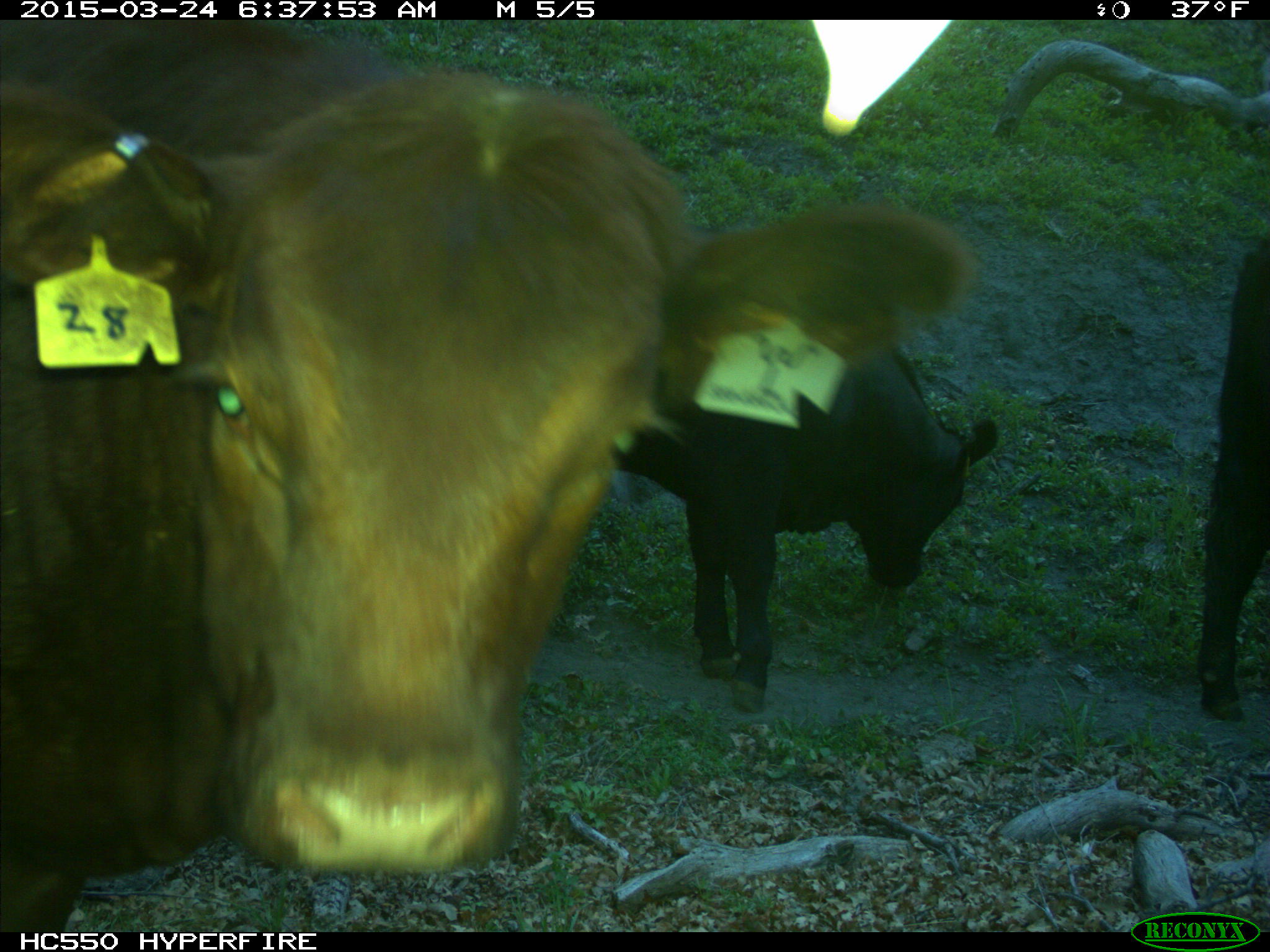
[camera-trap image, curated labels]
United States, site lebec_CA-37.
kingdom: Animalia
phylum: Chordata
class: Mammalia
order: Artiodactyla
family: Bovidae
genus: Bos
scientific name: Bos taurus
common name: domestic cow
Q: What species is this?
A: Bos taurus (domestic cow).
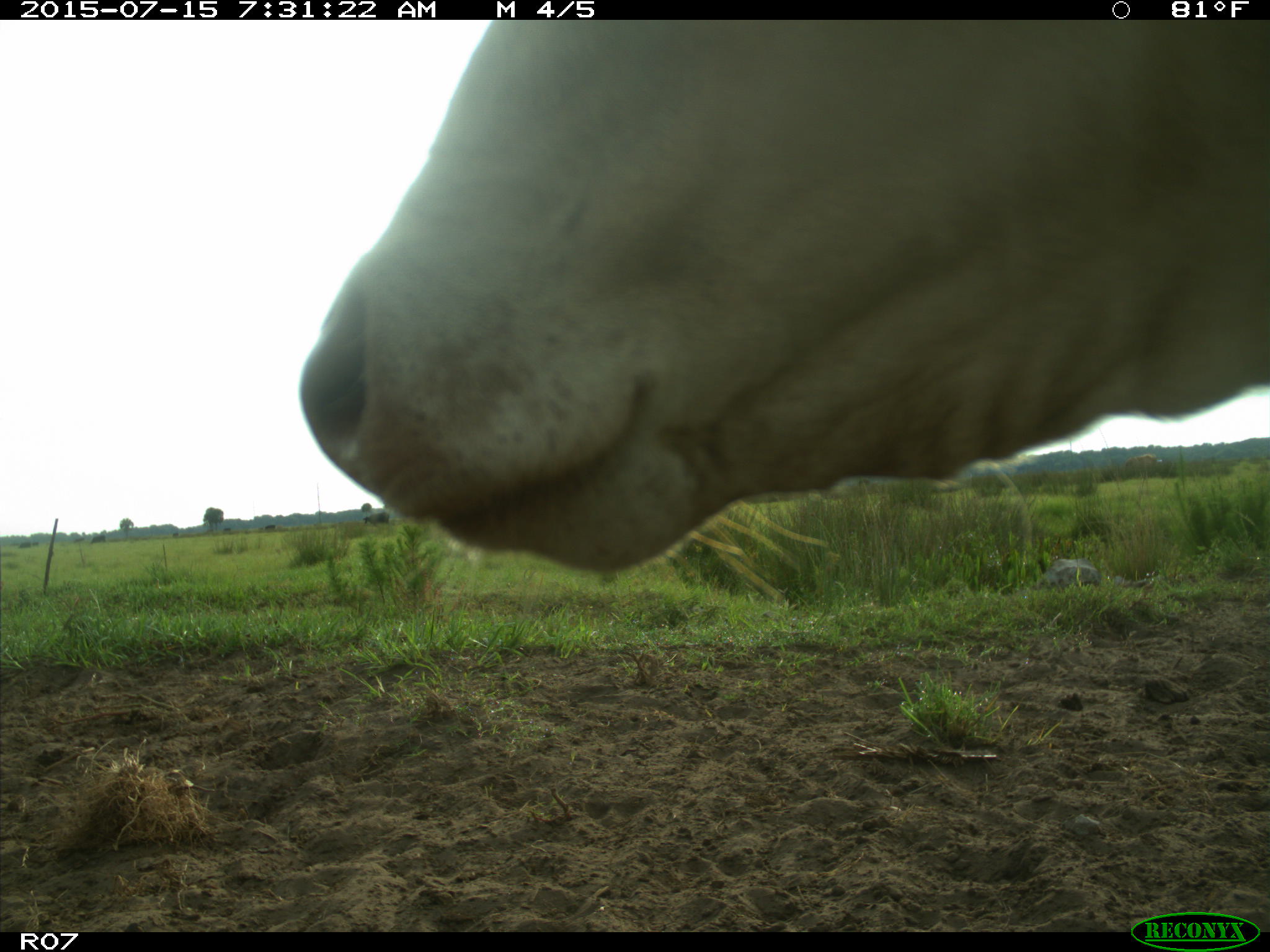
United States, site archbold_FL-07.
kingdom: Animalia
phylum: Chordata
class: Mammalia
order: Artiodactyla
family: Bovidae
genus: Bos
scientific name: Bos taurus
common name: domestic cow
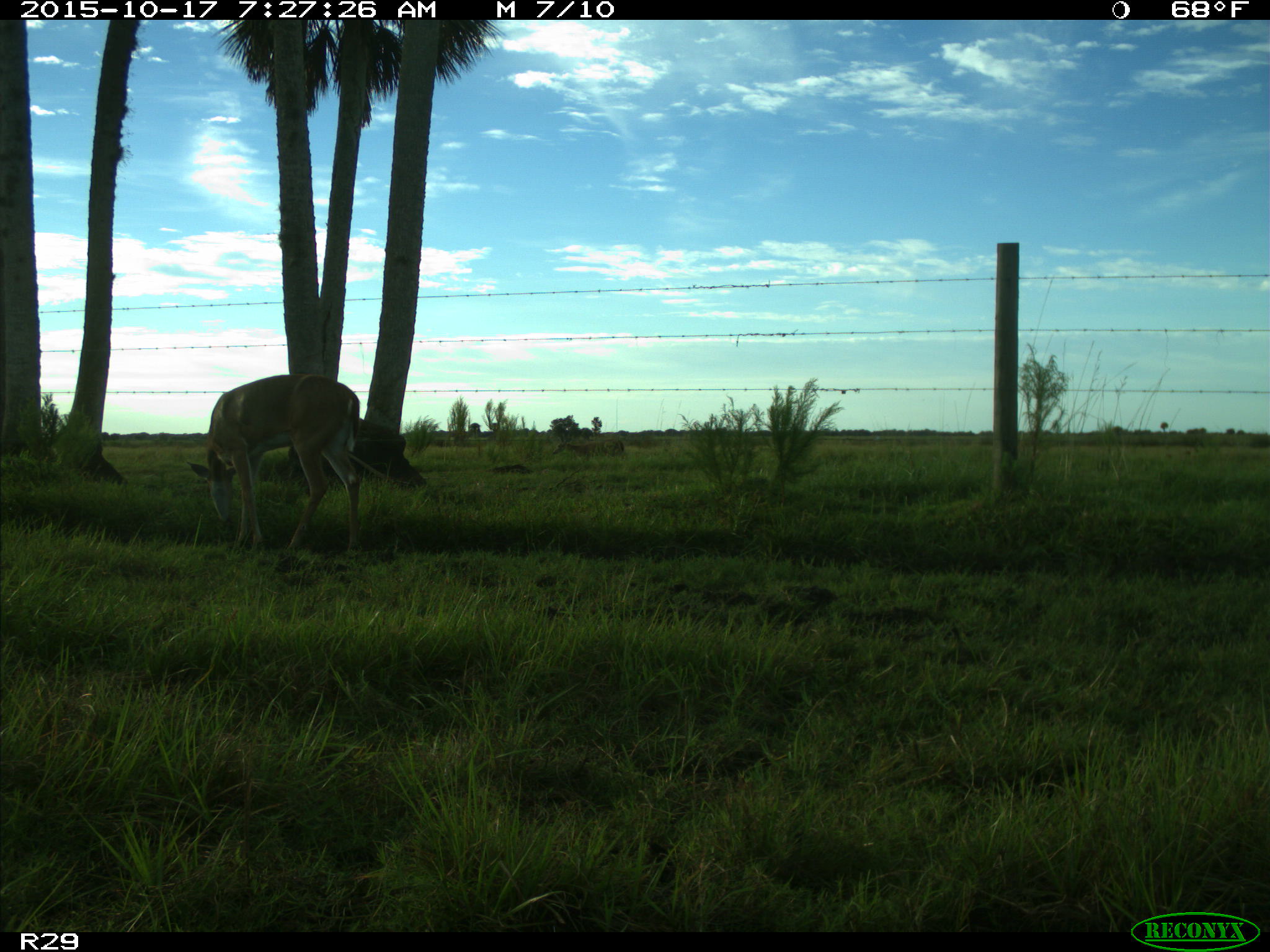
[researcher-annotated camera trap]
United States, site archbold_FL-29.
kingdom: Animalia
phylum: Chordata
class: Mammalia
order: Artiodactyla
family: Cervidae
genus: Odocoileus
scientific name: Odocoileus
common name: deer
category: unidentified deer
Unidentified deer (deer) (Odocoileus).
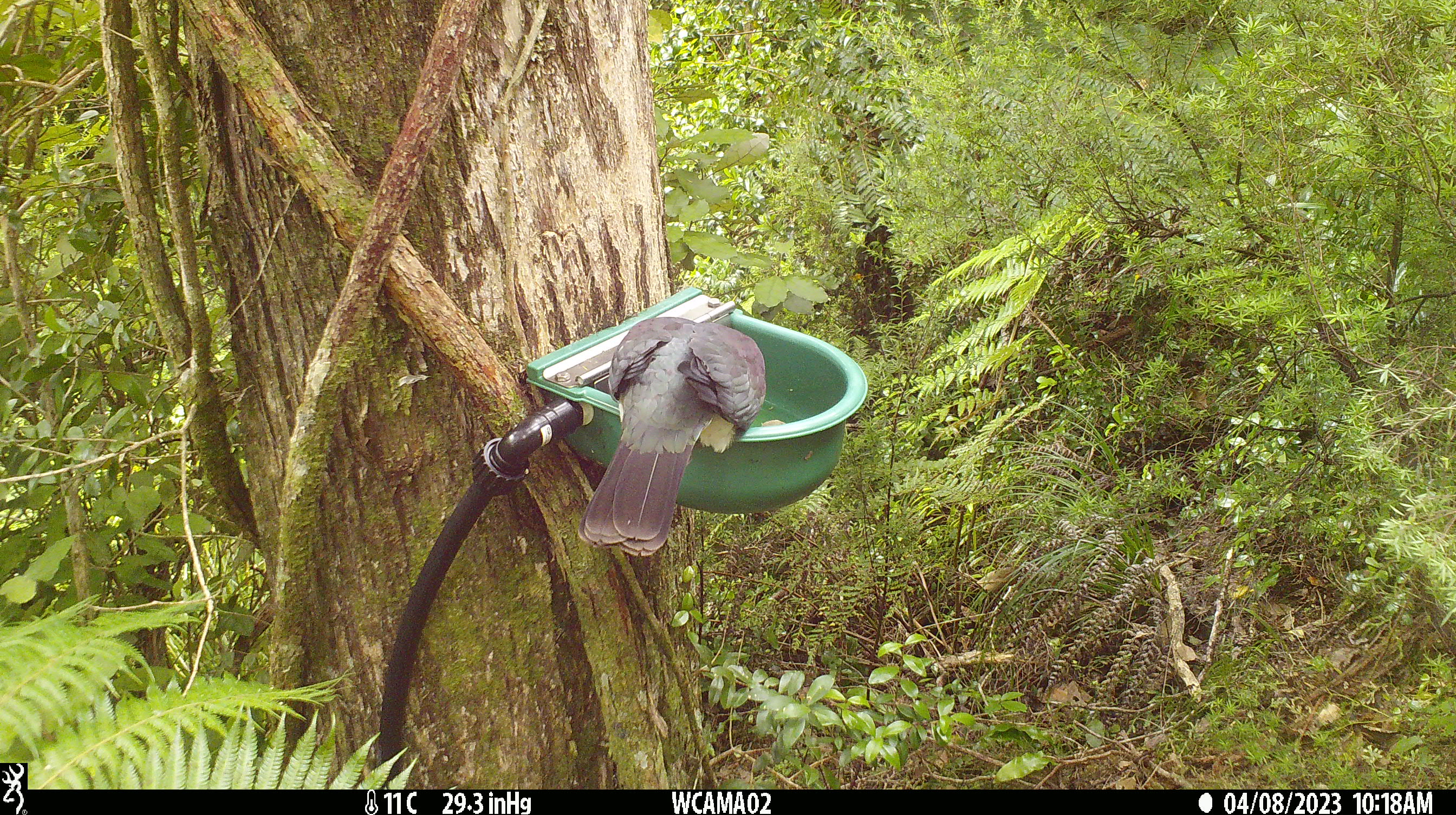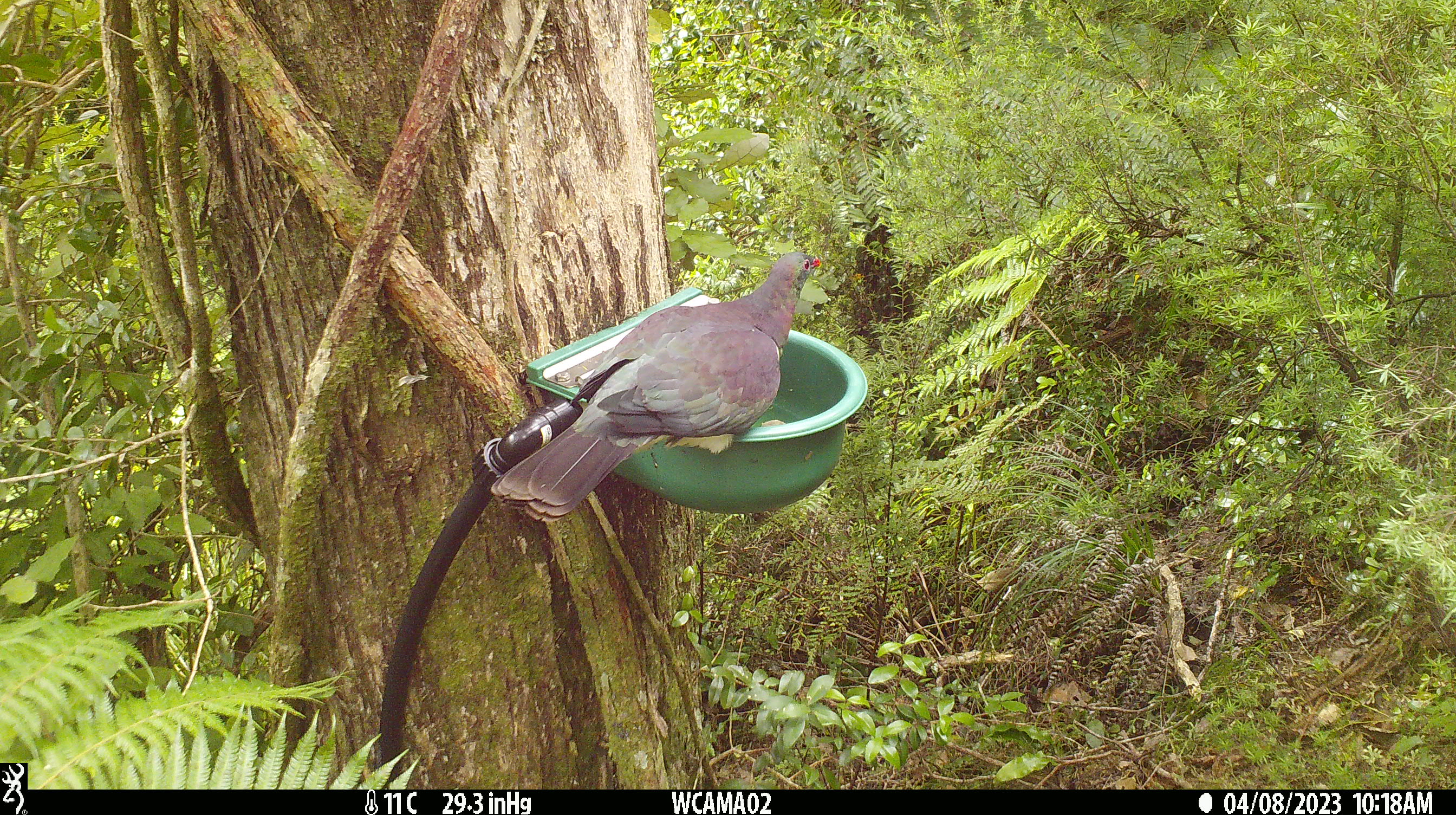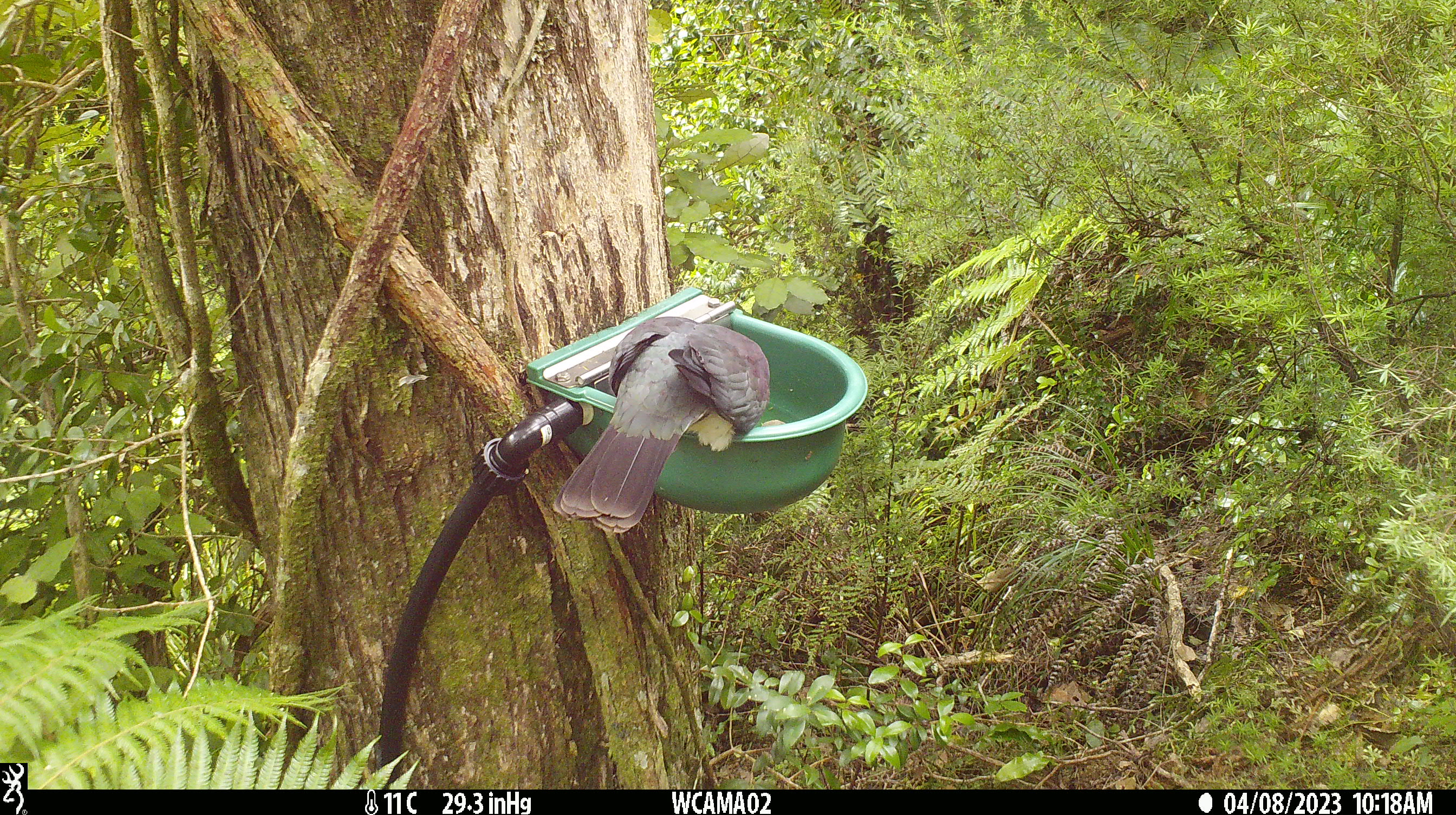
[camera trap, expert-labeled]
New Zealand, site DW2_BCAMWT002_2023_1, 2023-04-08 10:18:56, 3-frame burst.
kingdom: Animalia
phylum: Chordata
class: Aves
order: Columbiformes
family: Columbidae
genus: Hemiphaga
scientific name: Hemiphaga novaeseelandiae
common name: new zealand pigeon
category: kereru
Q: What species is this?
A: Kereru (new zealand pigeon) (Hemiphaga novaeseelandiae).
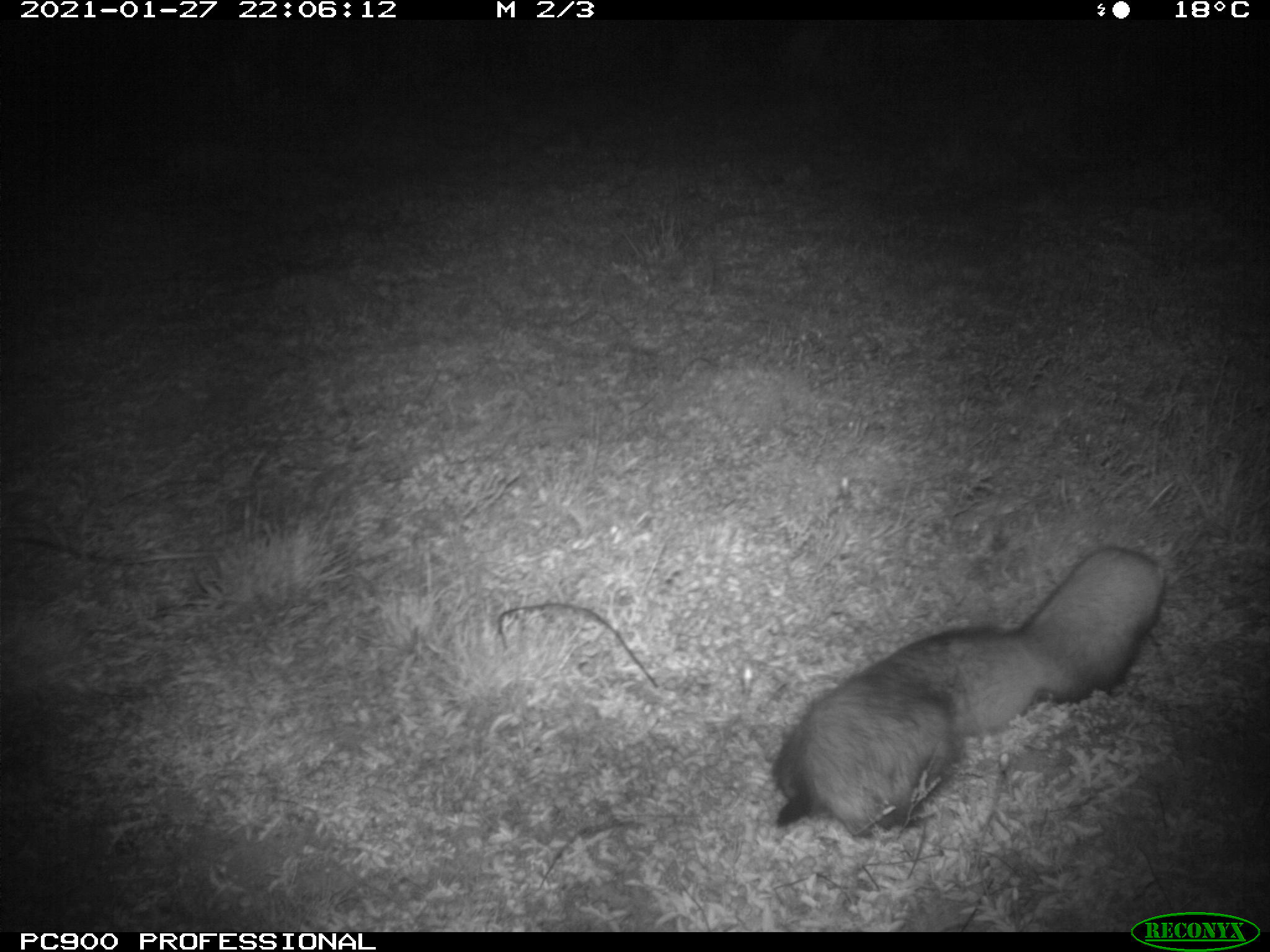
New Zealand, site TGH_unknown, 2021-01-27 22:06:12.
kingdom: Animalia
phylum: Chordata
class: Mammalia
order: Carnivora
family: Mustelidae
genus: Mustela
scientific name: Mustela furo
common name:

Exercise
The entries above are to be reproduced exactly, with the pictures dropped.

Result of this task
[camera-trap image, curated labels]
United States, site lebec_CA-37.
kingdom: Animalia
phylum: Chordata
class: Mammalia
order: Artiodactyla
family: Bovidae
genus: Bos
scientific name: Bos taurus
common name: domestic cow
Q: What species is this?
A: Bos taurus (domestic cow).
United States, site archbold_FL-07.
kingdom: Animalia
phylum: Chordata
class: Mammalia
order: Artiodactyla
family: Bovidae
genus: Bos
scientific name: Bos taurus
common name: domestic cow
[researcher-annotated camera trap]
United States, site archbold_FL-29.
kingdom: Animalia
phylum: Chordata
class: Mammalia
order: Artiodactyla
family: Cervidae
genus: Odocoileus
scientific name: Odocoileus
common name: deer
category: unidentified deer
Unidentified deer (deer) (Odocoileus).
[camera trap, expert-labeled]
New Zealand, site DW2_BCAMWT002_2023_1, 2023-04-08 10:18:56, 3-frame burst.
kingdom: Animalia
phylum: Chordata
class: Aves
order: Columbiformes
family: Columbidae
genus: Hemiphaga
scientific name: Hemiphaga novaeseelandiae
common name: new zealand pigeon
category: kereru
Q: What species is this?
A: Kereru (new zealand pigeon) (Hemiphaga novaeseelandiae).
New Zealand, site TGH_unknown, 2021-01-27 22:06:12.
kingdom: Animalia
phylum: Chordata
class: Mammalia
order: Carnivora
family: Mustelidae
genus: Mustela
scientific name: Mustela furo
common name:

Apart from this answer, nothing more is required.